Tourists on a boat by tour operator Whale Watching Reykjanes got a special treat yesterday when they spotted a rare Greenland whale just casually chilling in the water and even swimming up close to the boat, RÚV reports. The Greenland whale is almost extinct in the North Sea, with only around 350 to 450 animals believed to be alive. The rare species has been protected since 1975. As we know that this is not likely to stop Icelandic whalers from hunting the poor creature – it might be a hybrid and not an actual Greenland whale, right – let’s just hope it will swim as far away from the dangerous Icelandic waters as possible asap.

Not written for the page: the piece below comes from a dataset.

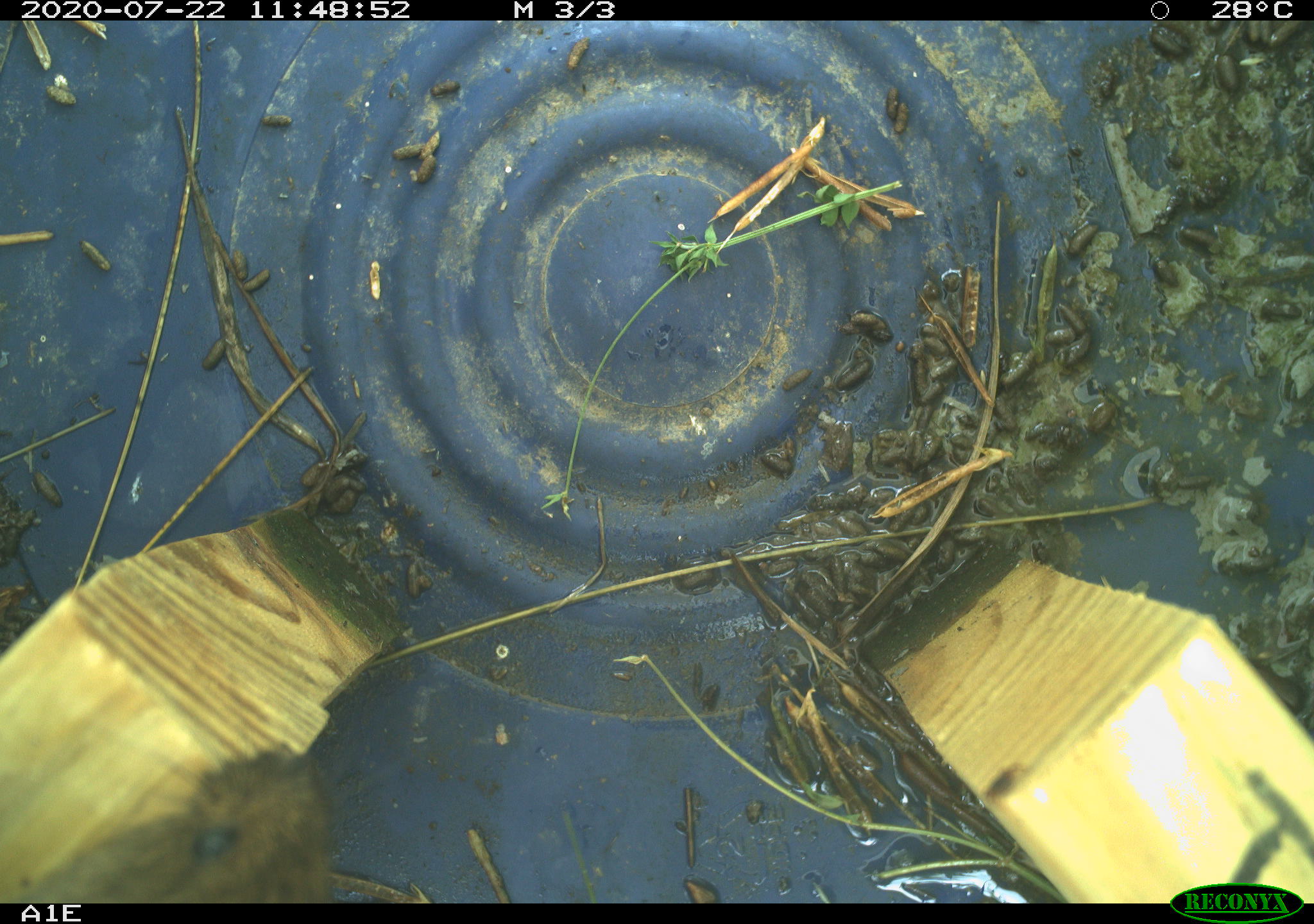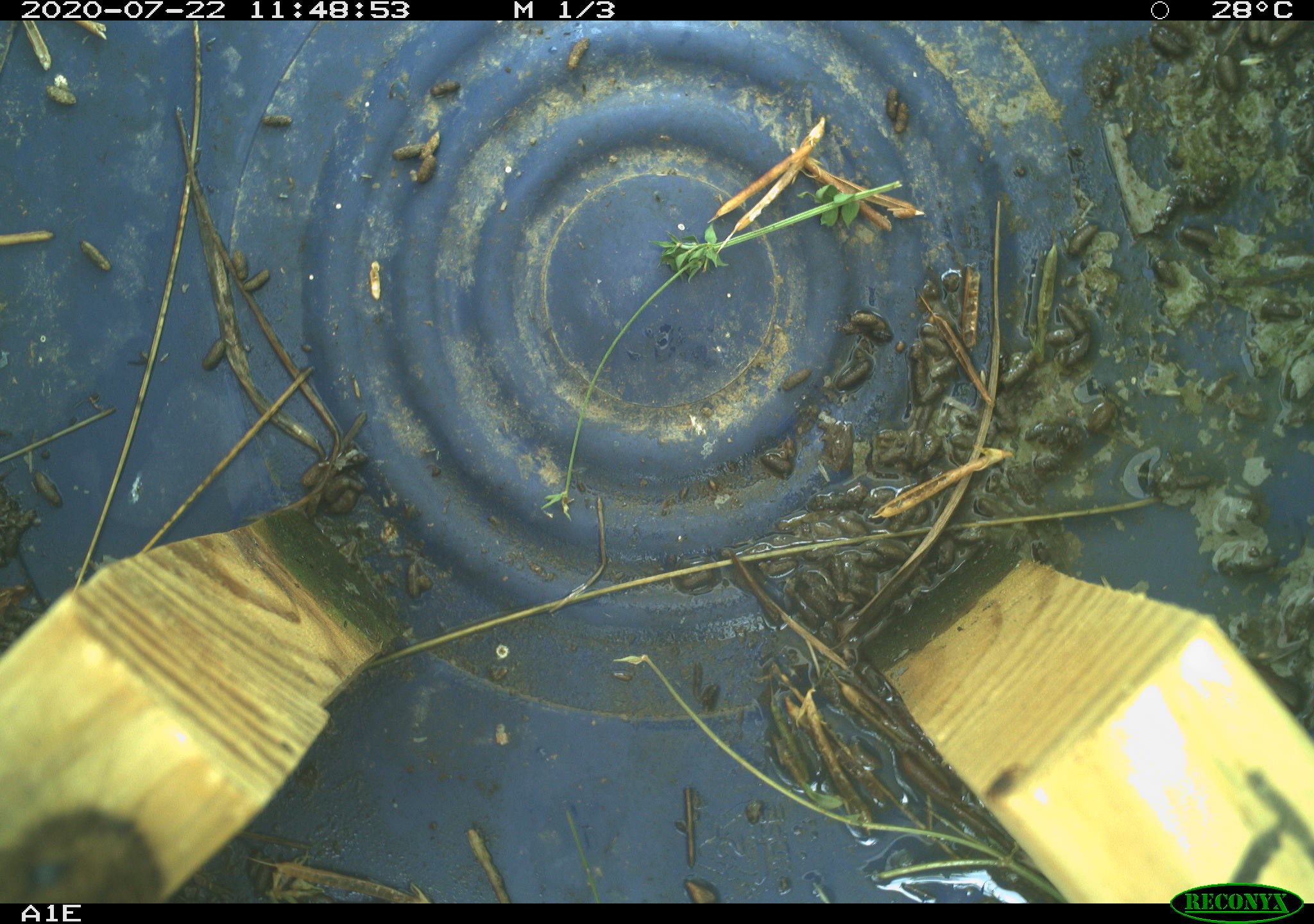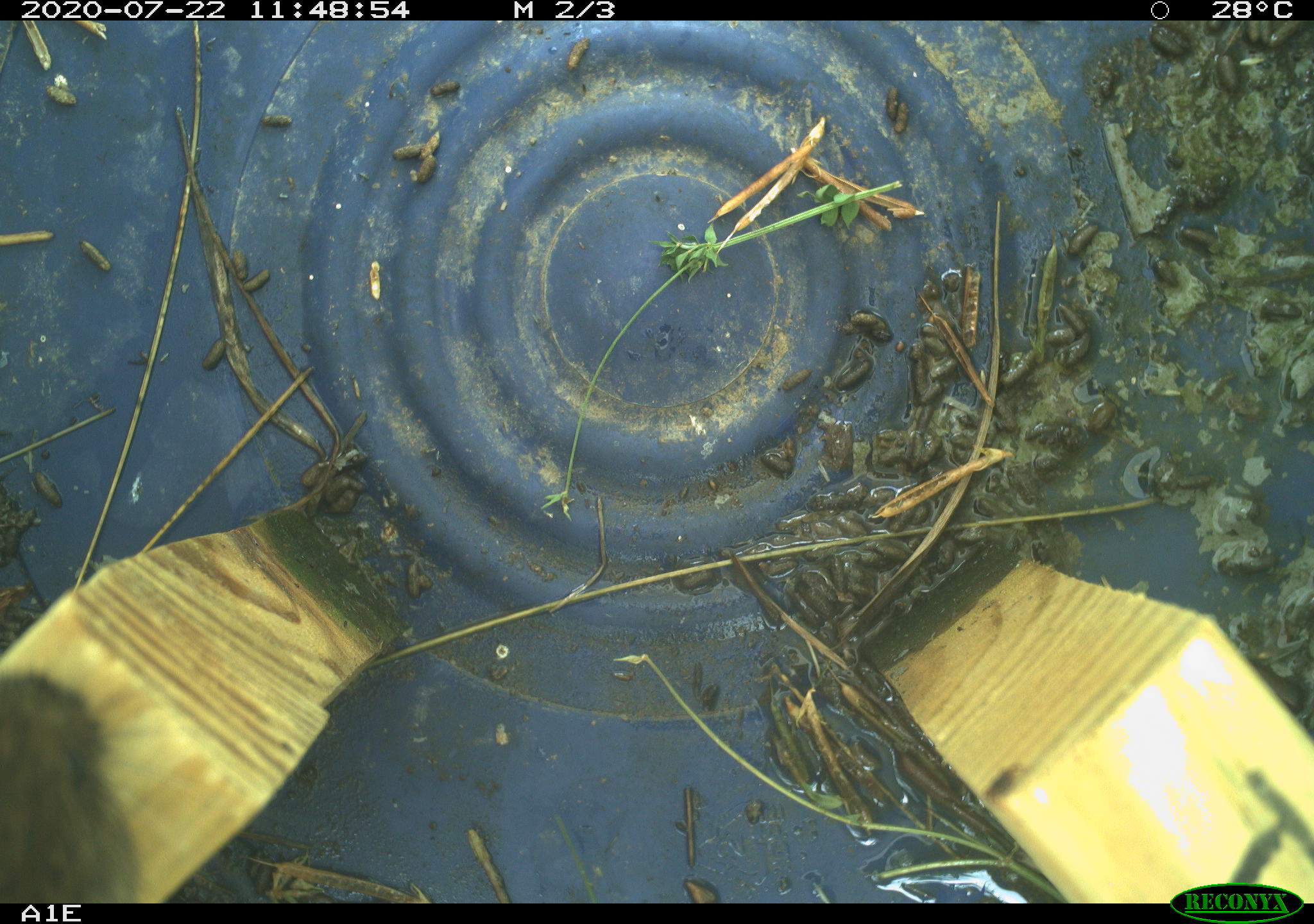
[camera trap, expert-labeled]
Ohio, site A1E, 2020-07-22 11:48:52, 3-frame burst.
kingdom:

Meanwhile, it doesn’t look good for puffins either: While their breeding seems to be better than expected in Akureyri, Morgunblaðið reports that there have been many chicks dying on the Westman Islands, one of the Icelandic puffin’s main breeding spots. To monitor puffin behaviour better, GPS locators have been installed on eleven adult puffins. What has been found out is that the birds appear to have to fly up to 110 kilometres in search for food for their chicks, which reduces the amount of food they bring back. “The adult puffins bring back much less food than the chicks would need in order to grow,” Erpur Snær Hansen from the South Icelandic Nature Institution told Morgunblaðið.

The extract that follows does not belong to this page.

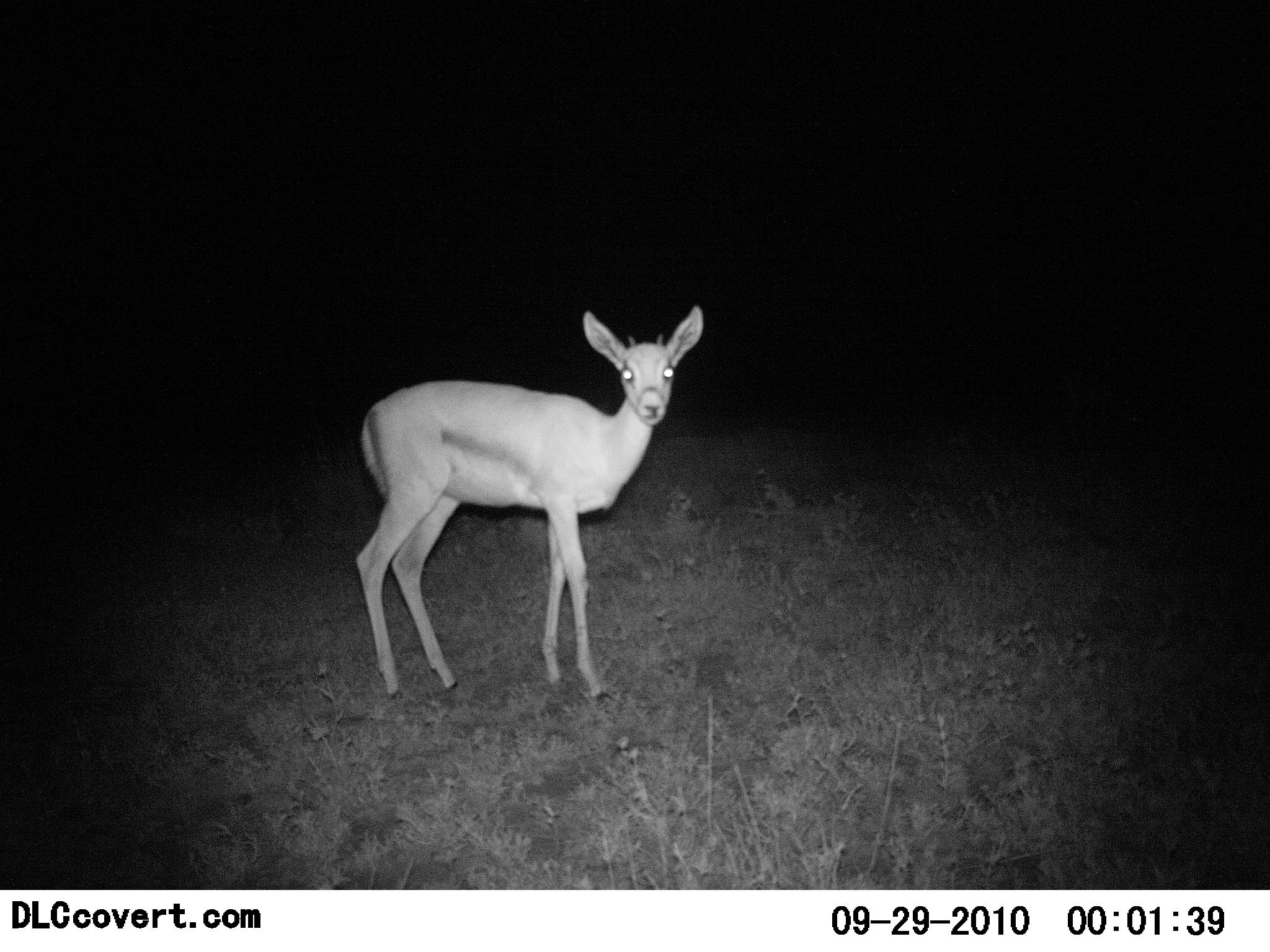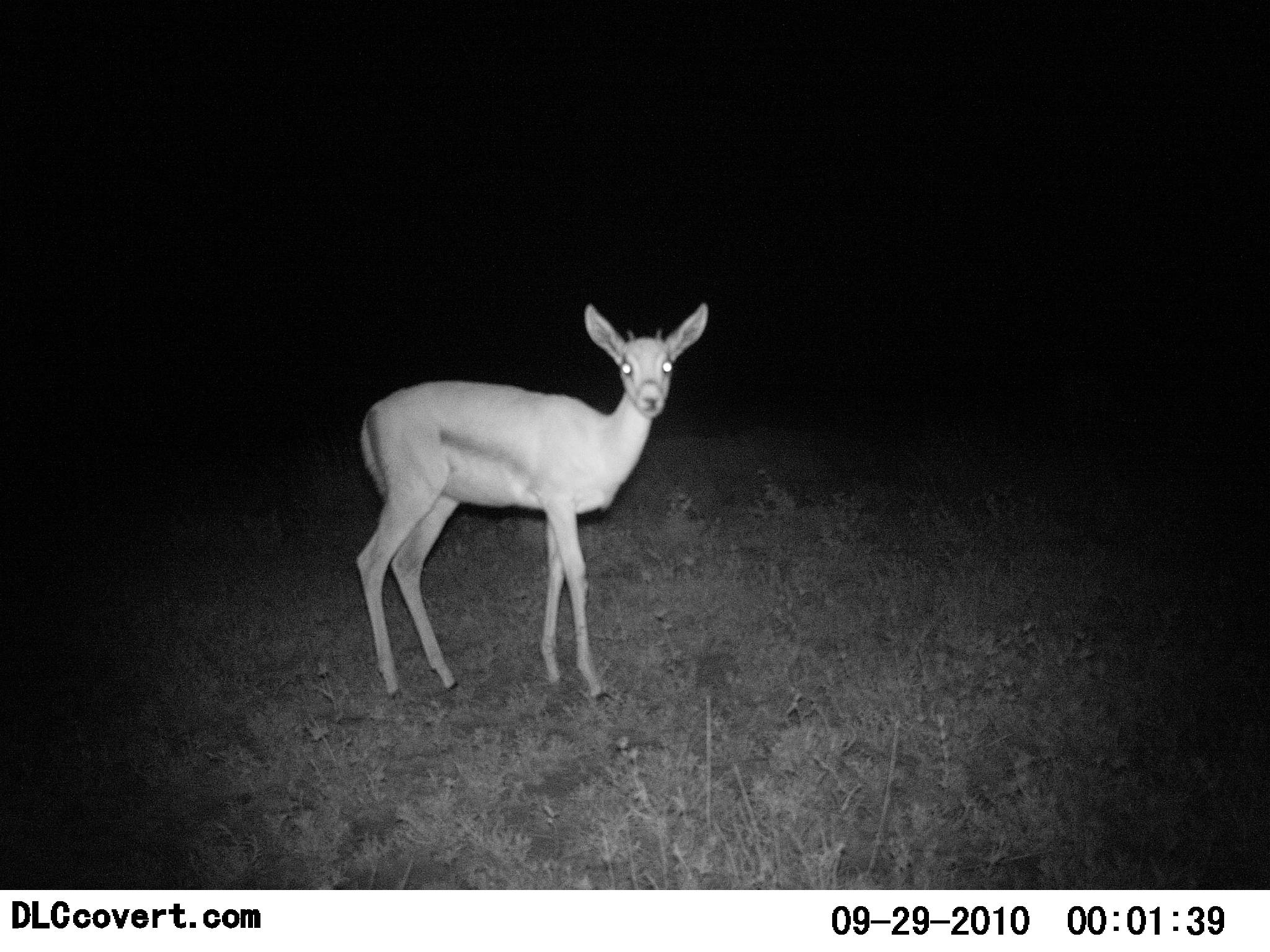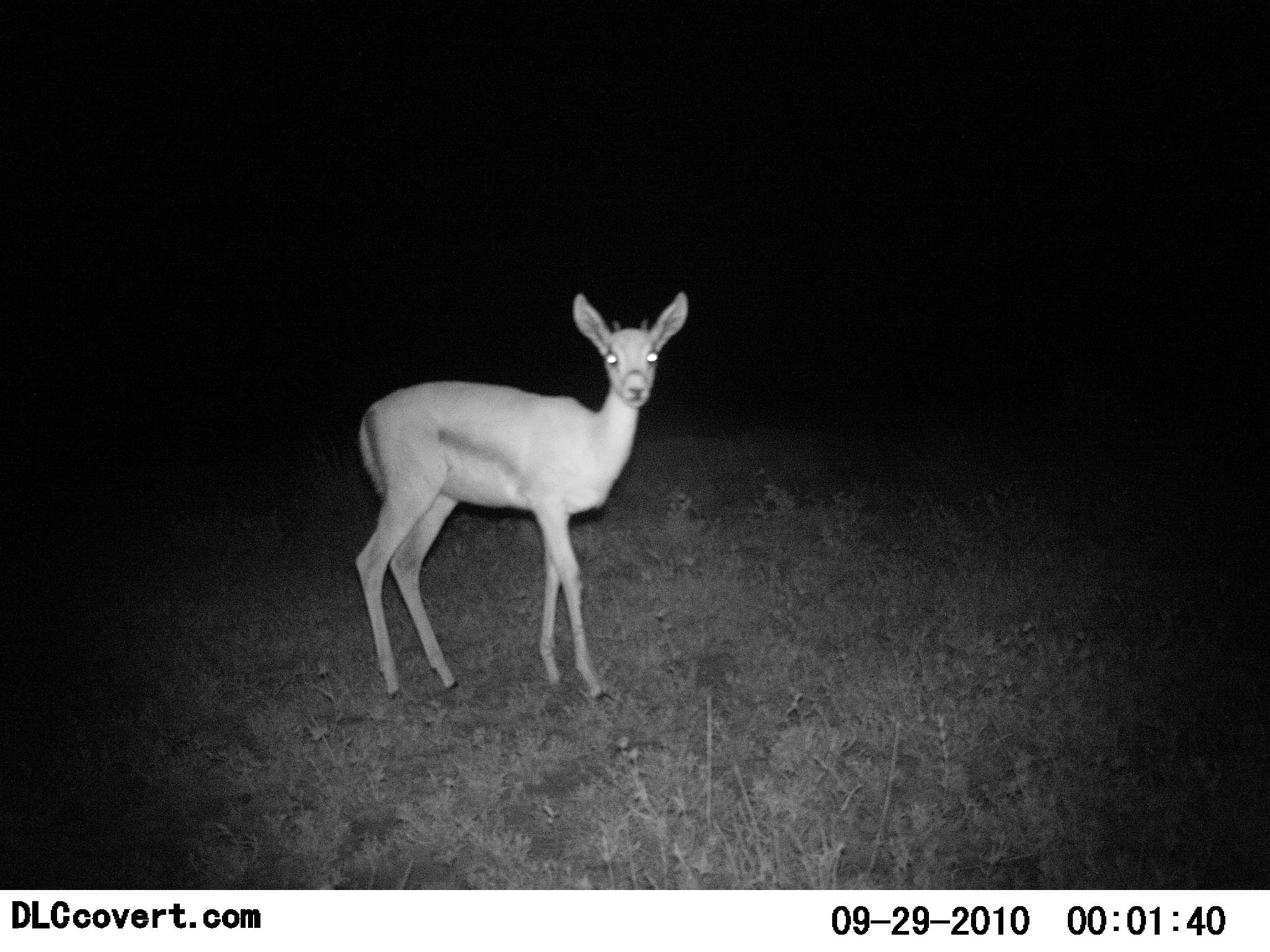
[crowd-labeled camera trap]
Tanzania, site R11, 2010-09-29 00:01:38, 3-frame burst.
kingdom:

Further, US broadcaster NBC came to Iceland in order to find out about gun ownership in Iceland. The resulting clip,which was published on the NBC website yesterday, starts with “Icelandic people love guns” and continues with “Like Americans, many Icelandic people fervently believe in the right to bear arms” to then claim, “But in Iceland, people don’t shoot each other”. Seems like gun paradise was right around the corner for Americans! NBC then continues to praise Icelandic gun control, as it is rather difficult to get in possession of a firearm, a story the Grapevine had already covered a year ago.